Source code with two goroutines touching the same shared state

This is the tell for a race condition, and I should have recognised it on day one instead of day two. If a bug disappears when you observe it, you are not looking at a logic error. You are looking at a timing problem, and you have a Heisenbug: the act of measurement changes the result. The moment you accept that, you stop trying to read the code into confessing and you reach for a tool that actually understands time.

the tool I should have used first

For Go that tool is the race detector, and it is almost free to turn on:

go test -race ./...
go build -race -o service-race .

I ran the race build against a load test on a staging box, threw a few thousand concurrent requests at it, and within seconds it printed exactly what I had failed to find by hand:

WARNING: DATA RACE
Write at 0x00c0000b4010 by goroutine 34:
  main.(*Cache).Set()
      /app/cache.go:48 +0x64

Previous read at 0x00c0000b4010 by goroutine 21:
  main.(*Cache).Get()
      /app/cache.go:39 +0x44

Two goroutines, one map, one of them writing while the other read, and no lock between them. The race detector does not guess. It instruments memory access and reports the actual unsynchronised pair, with both stack traces, the read and the write. Three days of squinting, answered in seconds by the thing I should have reached for first.

the actual bug

The code was the sort of thing that looks fine in review and is fine right up until two requests land at once.

type Cache struct {
    data map[string]int
}

func (c *Cache) Get(k string) int   { return c.data[k] }      // read
func (c *Cache) Set(k string, v int) { c.data[k] = v }        // write, no lock

A plain map, shared across goroutines, read and written with nothing guarding it. Go maps are explicitly not safe for concurrent use, and one concurrent read-and-write is enough to corrupt the internal structure, which is where the values-from-the-wrong-key weirdness came from. The fix is the boring, correct one: a mutex, held for the whole of each access.

type Cache struct {
    mu   sync.RWMutex
    data map[string]int
}

func (c *Cache) Get(k string) int {
    c.mu.RLock()
    defer c.mu.RUnlock()
    return c.data[k]
}

func (c *Cache) Set(k string, v int) {
    c.mu.Lock()
    defer c.mu.Unlock()
    c.data[k] = v
}

The fix in place, locks around the shared map

An RWMutex because reads vastly outnumbered writes and I did not want every reader queuing behind every other reader. Under the load that triggered the original bug the read lock gave back most of the contention I would have lost to a plain Mutex, and the race detector went quiet.

what I am taking away

Two things, written on a metaphorical sticky note. First, if a bug vanishes when you add logging, stop adding logging. That is the universe telling you it is a timing bug, and printf will only ever hide it. Reach for the race detector, or thread sanitiser, or whatever your language gives you, on day one, not day three.

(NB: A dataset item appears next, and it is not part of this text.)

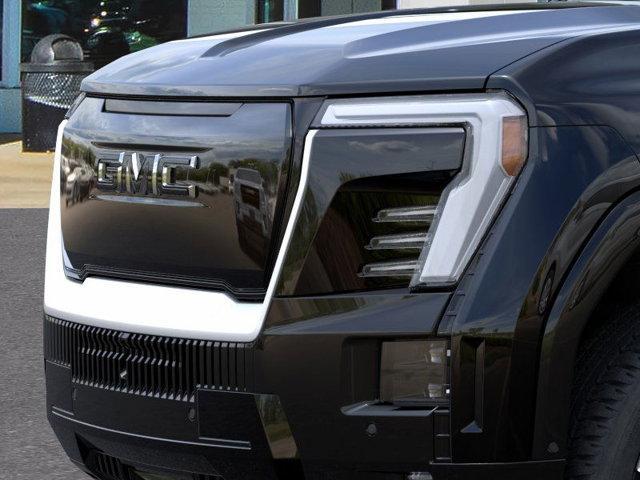 Photo of 2025 Onyx Black GMC Sierra EV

Second, the real fix was not the mutex. The mutex was the patch. The real fix was admitting I had never decided who owned that map. Shared mutable state with no clear owner is a race waiting for enough traffic to find it, and the lock just makes the waiting safe. Next time I will decide the ownership before I write the struct, and ideally let one goroutine own the state and have the others talk to it over a channel, so there is nothing to lock because there is nothing shared. The mutex is the cure. Clear ownership is the prevention, and prevention does not cost three days.